Scene-based spatial questions:

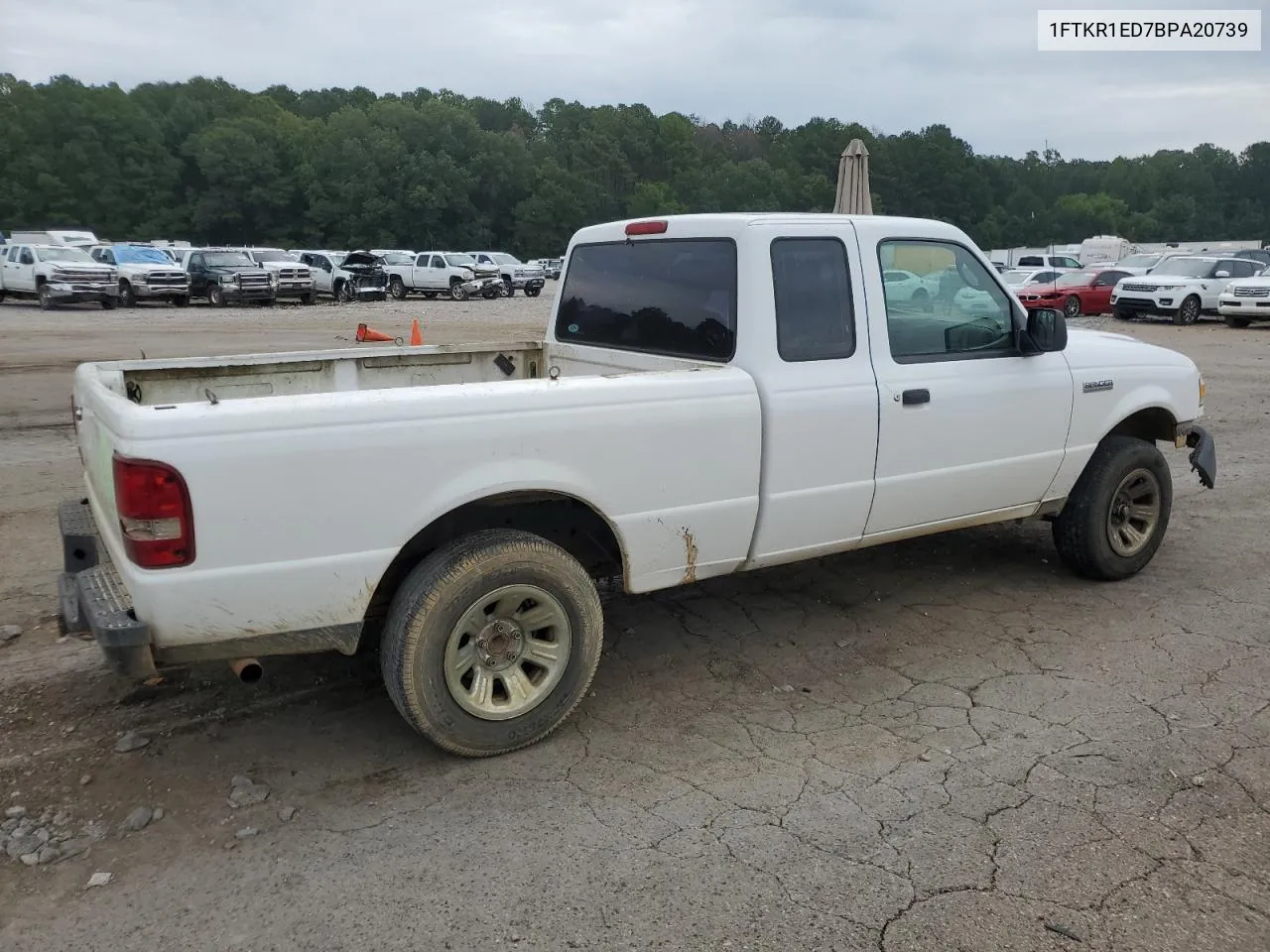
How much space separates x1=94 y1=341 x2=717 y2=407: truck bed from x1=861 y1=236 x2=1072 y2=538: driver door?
3.04ft

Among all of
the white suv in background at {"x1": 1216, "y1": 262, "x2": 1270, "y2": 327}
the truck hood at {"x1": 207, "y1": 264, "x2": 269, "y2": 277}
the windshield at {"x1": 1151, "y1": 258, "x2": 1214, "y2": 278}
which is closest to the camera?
the white suv in background at {"x1": 1216, "y1": 262, "x2": 1270, "y2": 327}

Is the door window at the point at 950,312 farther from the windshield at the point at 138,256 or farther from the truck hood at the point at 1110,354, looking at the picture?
the windshield at the point at 138,256

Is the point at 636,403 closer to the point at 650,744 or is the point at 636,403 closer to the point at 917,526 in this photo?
the point at 650,744

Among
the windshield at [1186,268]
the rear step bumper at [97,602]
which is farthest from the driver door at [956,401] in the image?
the windshield at [1186,268]

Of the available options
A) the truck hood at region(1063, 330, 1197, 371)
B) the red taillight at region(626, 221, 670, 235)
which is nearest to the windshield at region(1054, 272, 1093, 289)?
the truck hood at region(1063, 330, 1197, 371)

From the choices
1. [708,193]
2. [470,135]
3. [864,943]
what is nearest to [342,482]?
[864,943]

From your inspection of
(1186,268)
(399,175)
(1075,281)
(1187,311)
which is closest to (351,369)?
(1187,311)

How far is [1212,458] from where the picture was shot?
599cm

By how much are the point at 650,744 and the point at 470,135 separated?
295 feet

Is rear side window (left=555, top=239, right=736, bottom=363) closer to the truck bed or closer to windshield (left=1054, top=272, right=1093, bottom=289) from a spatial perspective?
the truck bed

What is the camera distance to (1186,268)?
25.8 metres

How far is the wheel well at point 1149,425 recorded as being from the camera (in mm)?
5770

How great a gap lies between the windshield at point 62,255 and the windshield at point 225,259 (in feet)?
10.7

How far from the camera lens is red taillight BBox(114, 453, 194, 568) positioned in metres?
3.01
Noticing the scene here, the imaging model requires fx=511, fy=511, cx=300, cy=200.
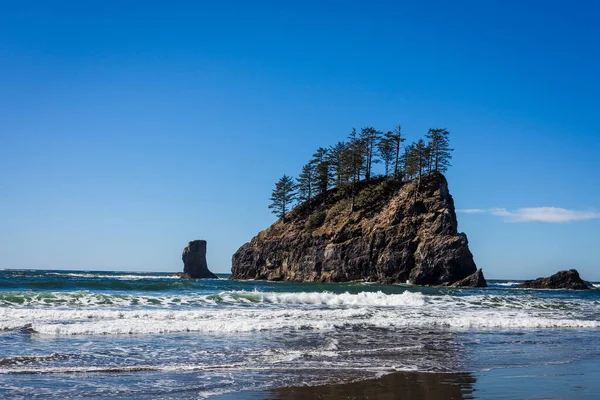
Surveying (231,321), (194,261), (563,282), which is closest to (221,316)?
(231,321)

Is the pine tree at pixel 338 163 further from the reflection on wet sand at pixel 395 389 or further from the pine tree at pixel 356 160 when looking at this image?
the reflection on wet sand at pixel 395 389

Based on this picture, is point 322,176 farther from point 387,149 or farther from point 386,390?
point 386,390

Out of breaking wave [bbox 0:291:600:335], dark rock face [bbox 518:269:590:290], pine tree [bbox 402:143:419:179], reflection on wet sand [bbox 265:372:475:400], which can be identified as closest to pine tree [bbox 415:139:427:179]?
pine tree [bbox 402:143:419:179]

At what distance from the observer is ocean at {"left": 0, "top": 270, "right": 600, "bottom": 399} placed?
33.2ft

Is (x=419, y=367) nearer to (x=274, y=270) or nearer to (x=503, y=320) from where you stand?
(x=503, y=320)

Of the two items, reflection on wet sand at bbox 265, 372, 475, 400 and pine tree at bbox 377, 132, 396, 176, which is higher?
pine tree at bbox 377, 132, 396, 176

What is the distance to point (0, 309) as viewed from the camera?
880 inches

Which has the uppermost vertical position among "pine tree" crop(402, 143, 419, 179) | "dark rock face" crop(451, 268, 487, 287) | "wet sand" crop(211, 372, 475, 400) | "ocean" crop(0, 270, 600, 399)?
"pine tree" crop(402, 143, 419, 179)

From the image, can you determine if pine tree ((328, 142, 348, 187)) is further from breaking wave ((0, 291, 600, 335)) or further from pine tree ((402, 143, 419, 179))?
breaking wave ((0, 291, 600, 335))

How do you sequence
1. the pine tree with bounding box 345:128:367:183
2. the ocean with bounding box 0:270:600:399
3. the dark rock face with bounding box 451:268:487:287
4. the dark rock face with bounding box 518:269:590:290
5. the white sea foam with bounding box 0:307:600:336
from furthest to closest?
the pine tree with bounding box 345:128:367:183, the dark rock face with bounding box 518:269:590:290, the dark rock face with bounding box 451:268:487:287, the white sea foam with bounding box 0:307:600:336, the ocean with bounding box 0:270:600:399

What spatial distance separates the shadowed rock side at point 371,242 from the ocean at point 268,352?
37069 mm

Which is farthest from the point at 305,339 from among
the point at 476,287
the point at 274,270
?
the point at 274,270

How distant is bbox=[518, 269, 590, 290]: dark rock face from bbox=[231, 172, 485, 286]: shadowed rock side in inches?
397

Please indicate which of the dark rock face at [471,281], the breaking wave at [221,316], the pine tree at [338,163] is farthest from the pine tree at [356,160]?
the breaking wave at [221,316]
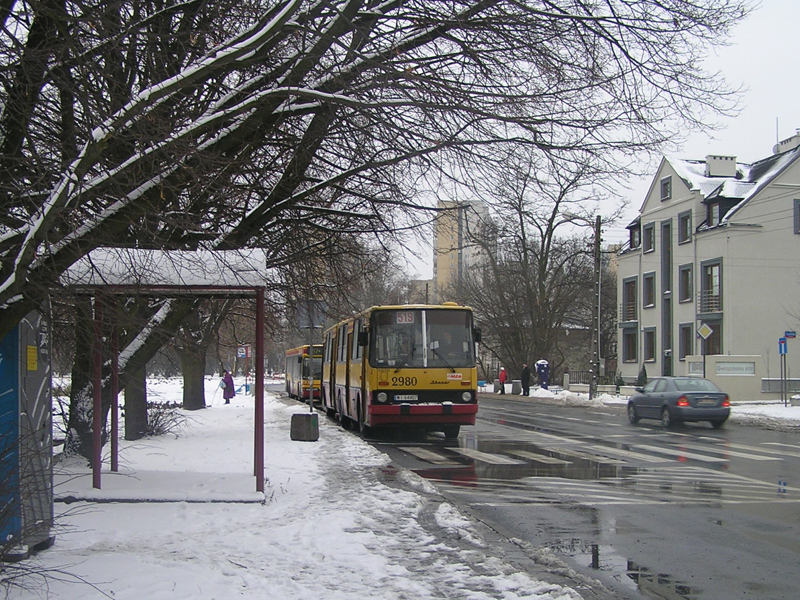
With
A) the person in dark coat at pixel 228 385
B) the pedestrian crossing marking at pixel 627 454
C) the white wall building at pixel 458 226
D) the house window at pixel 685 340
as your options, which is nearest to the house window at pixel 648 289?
the house window at pixel 685 340

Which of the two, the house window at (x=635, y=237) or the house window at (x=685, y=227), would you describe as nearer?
the house window at (x=685, y=227)

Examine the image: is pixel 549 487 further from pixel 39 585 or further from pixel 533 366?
pixel 533 366

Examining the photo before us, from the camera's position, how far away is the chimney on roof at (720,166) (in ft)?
171

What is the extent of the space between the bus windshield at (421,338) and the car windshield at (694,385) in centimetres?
829

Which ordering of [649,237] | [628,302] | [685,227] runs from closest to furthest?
[685,227] → [649,237] → [628,302]

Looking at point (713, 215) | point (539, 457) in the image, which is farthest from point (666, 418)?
point (713, 215)

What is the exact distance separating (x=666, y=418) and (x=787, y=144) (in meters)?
32.4

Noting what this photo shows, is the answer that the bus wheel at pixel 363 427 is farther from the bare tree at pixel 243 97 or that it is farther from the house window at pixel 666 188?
the house window at pixel 666 188

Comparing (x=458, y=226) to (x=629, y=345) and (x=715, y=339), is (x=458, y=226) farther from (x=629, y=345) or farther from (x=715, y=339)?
(x=629, y=345)

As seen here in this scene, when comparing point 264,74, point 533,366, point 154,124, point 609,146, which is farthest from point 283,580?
point 533,366

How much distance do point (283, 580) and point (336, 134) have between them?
544cm

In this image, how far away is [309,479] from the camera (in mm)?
11656

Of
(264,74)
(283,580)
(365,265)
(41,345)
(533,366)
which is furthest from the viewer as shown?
(533,366)

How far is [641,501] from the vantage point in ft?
35.4
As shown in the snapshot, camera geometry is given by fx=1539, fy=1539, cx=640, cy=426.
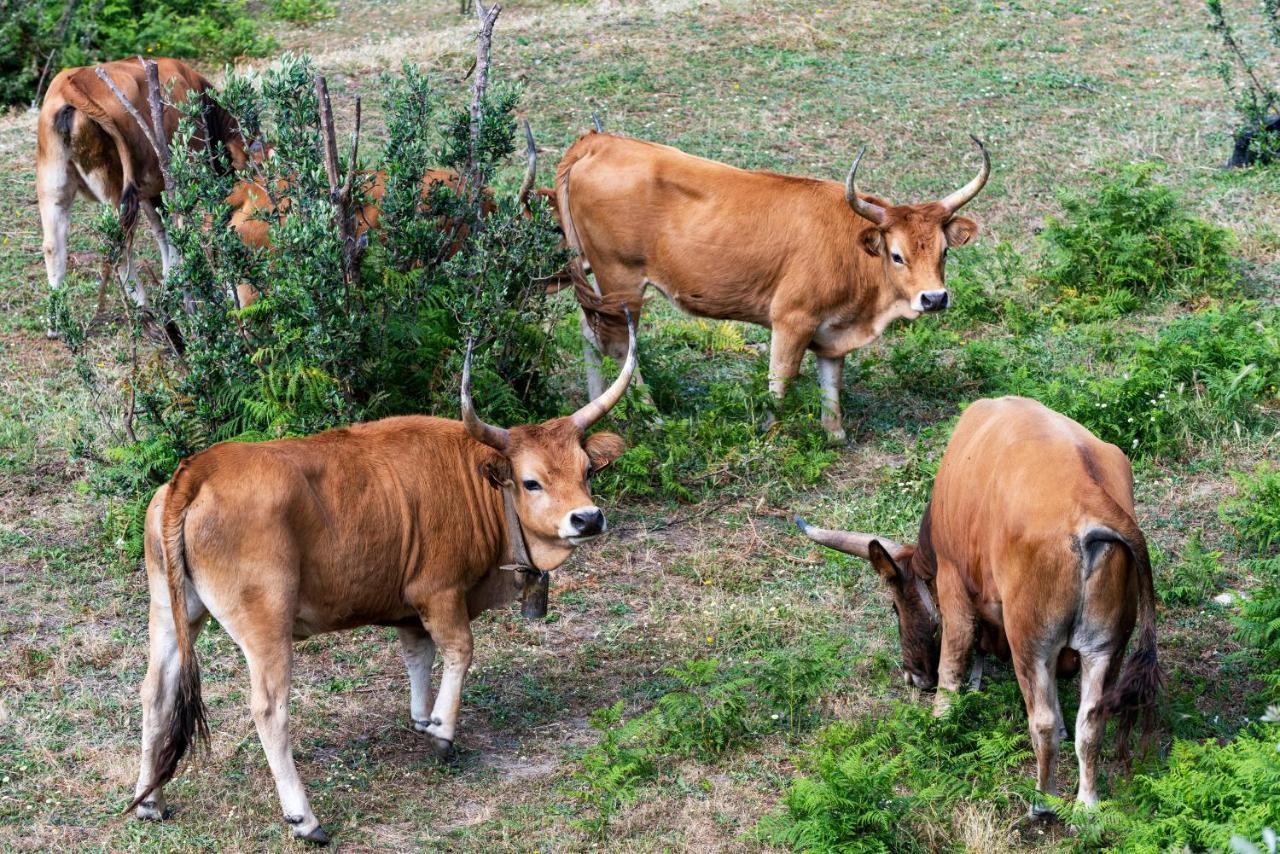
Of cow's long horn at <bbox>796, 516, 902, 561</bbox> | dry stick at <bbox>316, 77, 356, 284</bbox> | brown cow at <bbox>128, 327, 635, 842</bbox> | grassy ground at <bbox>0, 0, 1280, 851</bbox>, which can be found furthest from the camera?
dry stick at <bbox>316, 77, 356, 284</bbox>

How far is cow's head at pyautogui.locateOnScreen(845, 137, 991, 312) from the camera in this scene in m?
10.7

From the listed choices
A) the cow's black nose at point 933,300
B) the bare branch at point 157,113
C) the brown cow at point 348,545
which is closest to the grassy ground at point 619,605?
the brown cow at point 348,545

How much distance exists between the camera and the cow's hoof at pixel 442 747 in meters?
7.21

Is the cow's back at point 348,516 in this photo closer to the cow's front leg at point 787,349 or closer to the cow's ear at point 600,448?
the cow's ear at point 600,448

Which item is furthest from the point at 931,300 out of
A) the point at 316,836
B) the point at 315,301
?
the point at 316,836

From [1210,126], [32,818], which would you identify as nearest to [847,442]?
[32,818]

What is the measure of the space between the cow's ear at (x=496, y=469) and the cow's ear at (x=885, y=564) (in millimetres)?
1804

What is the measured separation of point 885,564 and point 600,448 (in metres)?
1.52

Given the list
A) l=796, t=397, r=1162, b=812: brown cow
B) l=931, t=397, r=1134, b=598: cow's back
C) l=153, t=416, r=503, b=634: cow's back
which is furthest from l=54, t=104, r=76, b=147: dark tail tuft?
l=796, t=397, r=1162, b=812: brown cow

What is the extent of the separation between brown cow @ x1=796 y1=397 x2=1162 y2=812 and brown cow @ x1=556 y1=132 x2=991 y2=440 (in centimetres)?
367

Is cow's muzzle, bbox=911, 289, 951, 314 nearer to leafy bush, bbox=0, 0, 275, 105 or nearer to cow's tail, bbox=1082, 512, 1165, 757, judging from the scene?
cow's tail, bbox=1082, 512, 1165, 757

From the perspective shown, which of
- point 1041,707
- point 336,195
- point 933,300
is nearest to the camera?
point 1041,707

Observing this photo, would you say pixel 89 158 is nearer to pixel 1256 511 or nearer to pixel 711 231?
pixel 711 231

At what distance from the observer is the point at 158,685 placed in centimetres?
670
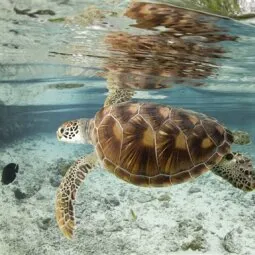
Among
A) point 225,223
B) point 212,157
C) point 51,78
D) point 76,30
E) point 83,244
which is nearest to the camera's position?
point 212,157

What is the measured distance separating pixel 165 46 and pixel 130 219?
18.4ft

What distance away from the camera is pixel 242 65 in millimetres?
12859

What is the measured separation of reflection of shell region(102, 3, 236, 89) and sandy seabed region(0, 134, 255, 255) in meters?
4.75

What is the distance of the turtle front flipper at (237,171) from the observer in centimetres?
636

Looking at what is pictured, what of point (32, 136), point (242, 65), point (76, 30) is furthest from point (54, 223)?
point (32, 136)

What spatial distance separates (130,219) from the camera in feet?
37.7

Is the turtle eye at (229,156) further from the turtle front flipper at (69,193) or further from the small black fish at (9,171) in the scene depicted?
the small black fish at (9,171)

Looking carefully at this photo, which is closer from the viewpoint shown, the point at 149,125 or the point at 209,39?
the point at 149,125

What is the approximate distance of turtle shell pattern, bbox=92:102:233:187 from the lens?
253 inches

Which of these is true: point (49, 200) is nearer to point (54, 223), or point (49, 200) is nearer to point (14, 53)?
point (54, 223)

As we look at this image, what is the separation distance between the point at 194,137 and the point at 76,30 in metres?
3.99

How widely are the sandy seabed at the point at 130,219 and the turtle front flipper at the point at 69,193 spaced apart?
346cm

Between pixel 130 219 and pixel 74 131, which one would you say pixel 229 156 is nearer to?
pixel 74 131

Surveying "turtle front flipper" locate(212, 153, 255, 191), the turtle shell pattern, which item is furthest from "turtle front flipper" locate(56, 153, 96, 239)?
"turtle front flipper" locate(212, 153, 255, 191)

Prompt: Emit verbatim the lines running from the one with "Looking carefully at" through the last line of the data, both endpoints inclusive.

Result of this task:
Looking carefully at this photo, which is closer from the viewpoint shown, the point at 149,125 or the point at 209,39?
the point at 149,125

What is the approximate distance of turtle shell pattern, bbox=92:102:233:187 from the lens?
253 inches

Which of these is true: point (49, 200) is nearer to point (54, 223), or point (49, 200) is nearer to point (14, 53)?
point (54, 223)

As we look at this image, what is the separation distance between the point at 194,137 and the point at 76,30 in metres?
3.99

How widely are the sandy seabed at the point at 130,219 and the turtle front flipper at the point at 69,193 spaced apart?
346cm

Between pixel 130 219 and pixel 74 131, which one would you say pixel 229 156 is nearer to?
pixel 74 131

Surveying "turtle front flipper" locate(212, 153, 255, 191), the turtle shell pattern, which item is furthest from "turtle front flipper" locate(56, 153, 96, 239)?
"turtle front flipper" locate(212, 153, 255, 191)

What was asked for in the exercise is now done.